Excerpt:
++++++++
This was supposed to be the "domestic issues" State of the Union
address. In his January 2002 speech, President Bush dwelled on the
war in Afghanistan. Last January, he dwelled on the war in Iraq.
This year, his aides told reporters, he would turn to the home
front, beginning the speech with national security and building to
a domestic policy crescendo.It's not hard to understand why. Since he took office, President
Bush's popularity has swung largely along a single axis: When
national security predominates, it goes up; when domestic policy
predominates, it goes down. On September 9, 2001, Bush's approval
rating, according to an ABC News/Washington Post poll, was 55
percent. Two days after the September 11 attacks, it had spiked to
86 percent. Throughout 2002, as the war on terrorism gradually
receded as an issue, Bush's approval rating steadily dropped. By
January 20, 2003, it was back down to 59 percent.

It shot back up during the Iraq war, peaking at 77 percent on April
9, 2003, the day Baghdad fell. And, since then, with Iraq no longer
dominating the headlines, it has dropped again. Since last fall,
Bush's approval rating has hovered between 53 and 59 percent.
++++++++
Given information:
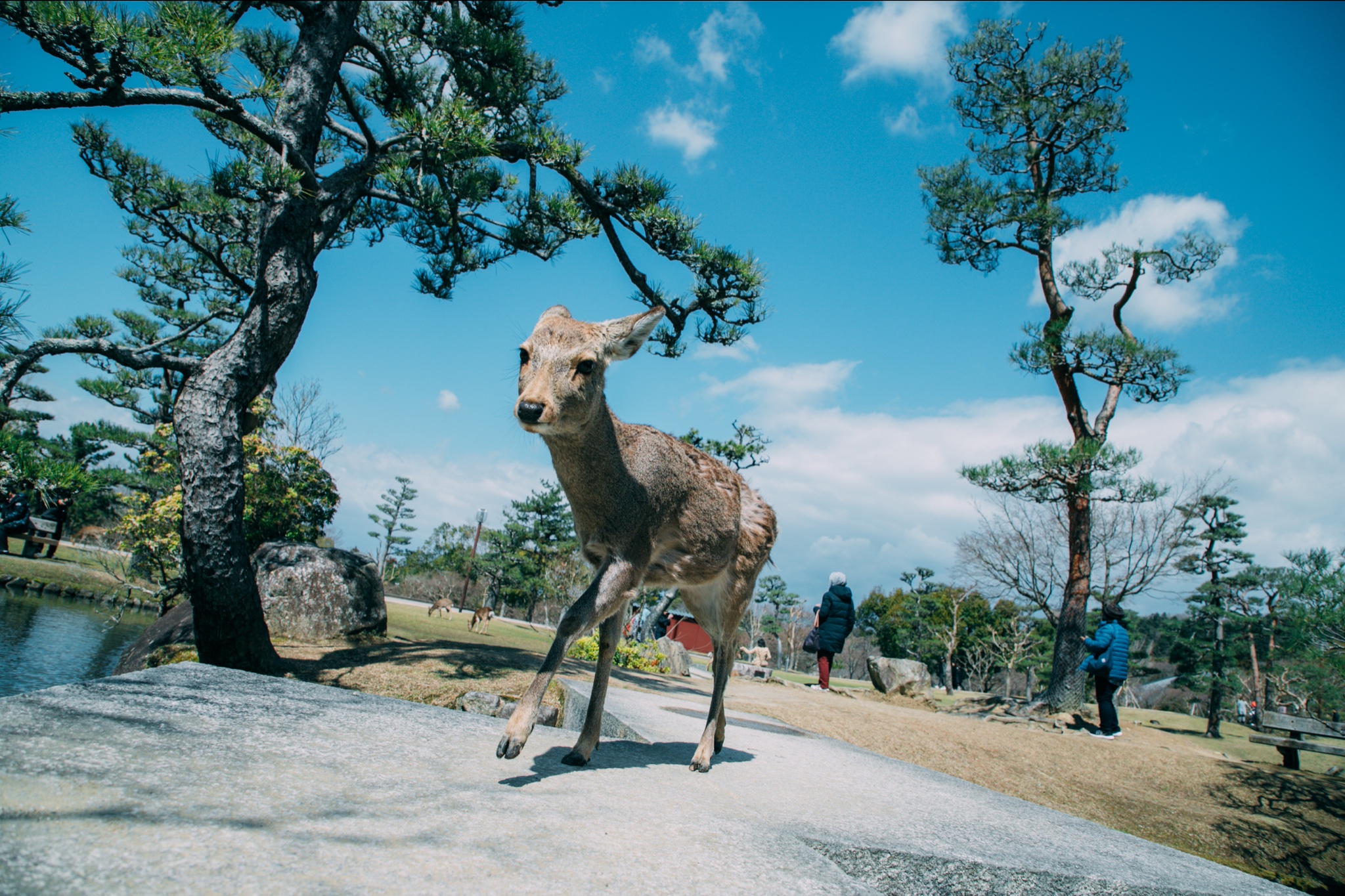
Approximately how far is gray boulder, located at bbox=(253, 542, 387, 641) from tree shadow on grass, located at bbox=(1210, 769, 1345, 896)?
10.3m

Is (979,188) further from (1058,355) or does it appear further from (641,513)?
(641,513)

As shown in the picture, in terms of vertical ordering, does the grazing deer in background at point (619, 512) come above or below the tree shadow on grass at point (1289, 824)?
above

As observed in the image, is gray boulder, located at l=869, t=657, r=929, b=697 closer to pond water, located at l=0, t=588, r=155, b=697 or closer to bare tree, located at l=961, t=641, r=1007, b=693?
pond water, located at l=0, t=588, r=155, b=697

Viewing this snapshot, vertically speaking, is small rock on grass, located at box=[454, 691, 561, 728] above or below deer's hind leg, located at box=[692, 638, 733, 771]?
below

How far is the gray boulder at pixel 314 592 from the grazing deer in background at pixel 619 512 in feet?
20.6

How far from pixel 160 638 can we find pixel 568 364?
7.37 metres

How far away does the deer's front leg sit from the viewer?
9.11ft

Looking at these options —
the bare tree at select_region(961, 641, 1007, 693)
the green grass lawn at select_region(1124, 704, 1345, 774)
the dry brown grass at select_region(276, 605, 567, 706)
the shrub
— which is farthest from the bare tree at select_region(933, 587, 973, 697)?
the dry brown grass at select_region(276, 605, 567, 706)

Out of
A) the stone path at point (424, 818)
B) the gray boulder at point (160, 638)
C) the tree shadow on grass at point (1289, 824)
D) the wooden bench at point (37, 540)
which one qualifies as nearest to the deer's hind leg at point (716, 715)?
the stone path at point (424, 818)

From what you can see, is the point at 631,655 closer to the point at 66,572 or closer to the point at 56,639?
the point at 56,639

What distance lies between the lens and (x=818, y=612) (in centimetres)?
1466

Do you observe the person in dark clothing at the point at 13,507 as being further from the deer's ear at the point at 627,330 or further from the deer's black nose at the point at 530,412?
the deer's ear at the point at 627,330

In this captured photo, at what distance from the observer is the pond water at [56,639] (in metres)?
7.13

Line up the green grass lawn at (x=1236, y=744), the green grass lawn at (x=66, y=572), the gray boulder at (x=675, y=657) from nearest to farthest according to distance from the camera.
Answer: the green grass lawn at (x=1236, y=744) → the gray boulder at (x=675, y=657) → the green grass lawn at (x=66, y=572)
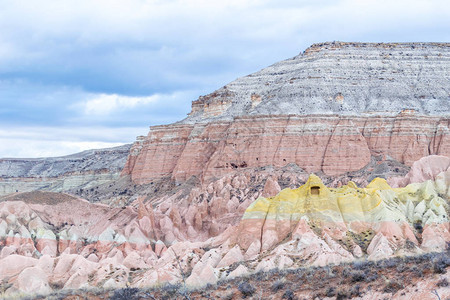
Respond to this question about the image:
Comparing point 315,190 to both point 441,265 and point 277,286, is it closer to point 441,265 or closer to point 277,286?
point 277,286

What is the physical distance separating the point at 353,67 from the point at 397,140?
31464 mm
++++++++
Your goal: Can you copy the excerpt on Bush's approval ratings word for word, from "It shot back" to "and 59 percent."?

Response to this exercise:
It shot back up during the Iraq war, peaking at 77 percent on April
9, 2003, the day Baghdad fell. And, since then, with Iraq no longer
dominating the headlines, it has dropped again. Since last fall,
Bush's approval rating has hovered between 53 and 59 percent.